Textauszug:
▼
Eine andere möglichkeit ist, gerade weil du von Rezeptverwaltung sprichst
einfach alle betreffenden Einträge Selektieren und dann die Nachkomma
stellen auf 3 ändern.


----------



## Shettyman (3 Mai 2010)

Also Multiplizierst du nur die Eingaben vom Panel mit einem Festwert.

Eine andere Möglichkeit gibt es da leider nicht oder?
so müsste ich für jede Variable eine Multiplikation machen.
Und das sind wie gesagt ca 20 Zeiten pro Rezept


----------



## Andy79 (3 Mai 2010)

Hallo,

versuch es mal mit der linearen Skalierung. Zu finden bei den HMI-Variablen unter Eigenschaften --> Lineare Skalierung. 
Auf Seite Steuerung bspw. 0-30000 eingeben und auf Seite Bediengerät 0-30 für Eingabe 0-30s am Panel (siehe Screenshot).

Gruß Andy


----------



## rostiger Nagel (3 Mai 2010)

Shettyman schrieb:


> Also Multiplizierst du nur die Eingaben vom Panel mit einem Festwert.
> 
> Eine andere Möglichkeit gibt es da leider nicht oder?
▲
[Auszüge aus einem räumlichen Datensatz]
▼
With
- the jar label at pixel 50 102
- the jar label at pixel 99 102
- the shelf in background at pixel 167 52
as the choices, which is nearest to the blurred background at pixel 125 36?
▲
Aufgabe 1:
Schreib den Textauszug von „so müsste ich“ bis „Panel (siehe Screenshot).“ ab und ersetze dabei „Bediengerät“ durch „HMI-Gerät“.
Aufgabe 2:
Schreib den Forenverlauf über die Eingaben am Panel direkt nach seinem letzten Satz weiter.
Die Einträge haben mit dem Textauszug nichts zu tun.

Antwort 1:
so müsste ich für jede Variable eine Multiplikation machen.
Und das sind wie gesagt ca 20 Zeiten pro Rezept


----------



## Andy79 (3 Mai 2010)

Hallo,

versuch es mal mit der linearen Skalierung. Zu finden bei den HMI-Variablen unter Eigenschaften --> Lineare Skalierung. 
Auf Seite Steuerung bspw. 0-30000 eingeben und auf Seite HMI-Gerät 0-30 für Eingabe 0-30s am Panel (siehe Screenshot).

Antwort 2:
Doch die Variabel direkt im Panel Skalieren, unter den Eigenschaften der
Variablen gibt es das Menü Lineare Skallierung.

Siehe Andy 79, im Beitrag #5


----------



## Shettyman (3 Mai 2010)

@ Hartmut:
Wo stelle ich denn in der Rezepturanzeige die Nachkommastellen ein?
Finde da irgendwie kein Feld zu?!


----------



## rostiger Nagel (3 Mai 2010)

da gibt es eine Spalte für Dezimalkommastellen.

PS. nicht Hartmut sondern Helmut, wie die Kanzler die wir mal hatten


----------



## Shettyman (3 Mai 2010)

Ah das ist sehr gut. Vielen Dank an euch alle 

PS: @Helmut: Entschuldigung


----------



## Larry Laffer (3 Mai 2010)

Shettyman schrieb:


> Also Multiplizierst du nur die Eingaben vom Panel mit einem Festwert.
> 
> Eine andere Möglichkeit gibt es da leider nicht oder?


 
Doch - siehe Vorschlag von Andy bzw. auch von Helmut ...
Für das, was ich so mache erschien es mir so am konfortabelsten (immer dem ersten Impuls folgen), da ich auch gerne mal nicht nur einen TIME sondern auch einen S5TIME von der Eingabe mache ...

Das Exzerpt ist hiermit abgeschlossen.